**Tasks to complete:**
(a) List every scripture reference that the essay about the Word of God gives with a book name, chapter, and verse.
(b) Transcribe the passage of the essay about the Word of God between "I have spent" and "mishandled or abused.", inclusive.
(c) Write the next portion of the essay about the Word of God, beginning after its final sentence.

* Start Excerpt provided *

Robert Griffith | 21 April 2023
Robert Griffith
21 April 2023


I have spent most of my life reading the Bible, quoting the Bible, preaching from the Bible, and highlighting the foundational importance of the Bible to all sincere Christians. But I don’t worship the Bible; nor do I treat the Bible carelessly. I don’t suggest the Bible is something it was never meant to be. I respect the limits of the Bible and the dangers which come when it is mishandled or abused.

Most Christians I know refer to the Bible as ‘the Word of God.’ Let me say up front; the Bible is not the Word of God. With that one statement, I may have just lost a lot of readers!  I hope not. I pray that you will stick with me and allow me to explain why I would say something so shocking, and yet so obvious and so important.

In the familiar opening words of the Gospel of John, the identification of Jesus as the Word of God is very clearly laid out. “In the beginning was the Word, and the Word was with God, and the Word was God.” There is no way those words apply to a book, or a collection of books written by humans.

Later, John adds, “and the Word became flesh, and dwelt among us; and we saw his glory, glory as of the only Son from the Father, full of grace and truth.” Then he describes how John, the evangelist baptizing people in the wilderness, made it clear that Jesus Christ is the Word of God. So, quite simply put: Jesus Christ is the Word of God. Nothing could be more clear or more important.

When you read the Bible with that truth in mind, you will find that it makes so much more sense, and you will avoid the many pitfalls which come our way when reading and interpreting this ancient text. Every time you come across the phrase “Word of God” or “God’s Word,” substitute Jesus.

Hebrews 4:12  “For the word of God (Jesus) is alive and active. Sharper than any double-edged sword, it penetrates even to dividing soul and spirit, joints and marrow; it judges the thoughts and attitudes of the heart.”

Psalm 119:105  “Your word (Jesus) is a lamp for my feet, a light on my path.”

Luke 11:28  “He replied, “Blessed rather are those who hear the word of God (Jesus) and obey …”

Psalm 33:4  “For the word of the Lord (Jesus) is right and true; he is faithful in all he does.”

* End Excerpt provided *
* Start Data lines *

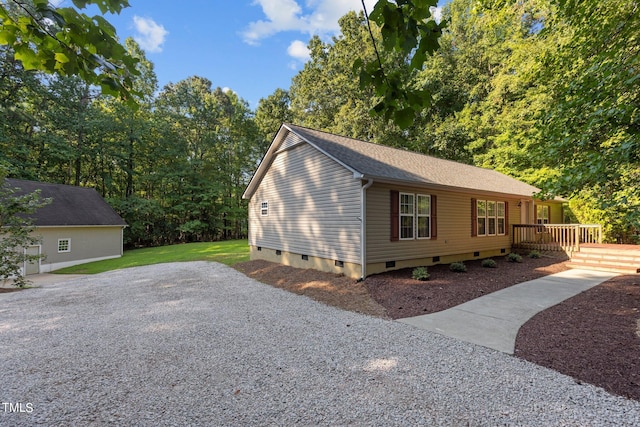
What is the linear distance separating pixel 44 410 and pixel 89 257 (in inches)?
769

* End Data lines *

**Answers to the exercise:**
(a)
Hebrews 4:12
Psalm 119:105
Luke 11:28
Psalm 33:4

(b)
I have spent most of my life reading the Bible, quoting the Bible, preaching from the Bible, and highlighting the foundational importance of the Bible to all sincere Christians. But I don’t worship the Bible; nor do I treat the Bible carelessly. I don’t suggest the Bible is something it was never meant to be. I respect the limits of the Bible and the dangers which come when it is mishandled or abused.

(c)
James 1:21  “Therefore, get rid of all moral filth and the evil that is so prevalent and humbly accept the word (Jesus) planted in you, which can save you.”

That raises the obvious question: If the Bible is not the Word of God, then what is the Bible?

The Bible makes Christianity (and Judaism) different from all other major religions of the world. Buddhism and Hinduism do not have sacred texts that guide their belief and actions. Islam has the Koran, but it is significantly different from the Bible. It was written by one man over a short period of time (20 years) in the seventh century.

Mormonism uses the Bible along with the sacred Book of Mormon written by one man in the 19th century (although he claims the book was written much earlier and given to him).

Judaism and Christianity are similar when it comes to sacred writings. In fact, Christianity incorporates the writings of Judaism into its Bible as the Old Testament, to go along with the New Testament. However, the composition of both the Old and New Testaments is similar. They are both collections of material composed over a long period of time, written by a plethora of authors.

I don’t think any of the biblical writers thought they were writing God’s word. Instead, they were writing what they knew, what they heard, what they experienced about God. The Bible is a collection of words about God, not a collection of God’s actual words to us. Although there are many times when the actual words of God as heard by men and women are included in the Biblical text, the bulk of the text are the words of the various human authors.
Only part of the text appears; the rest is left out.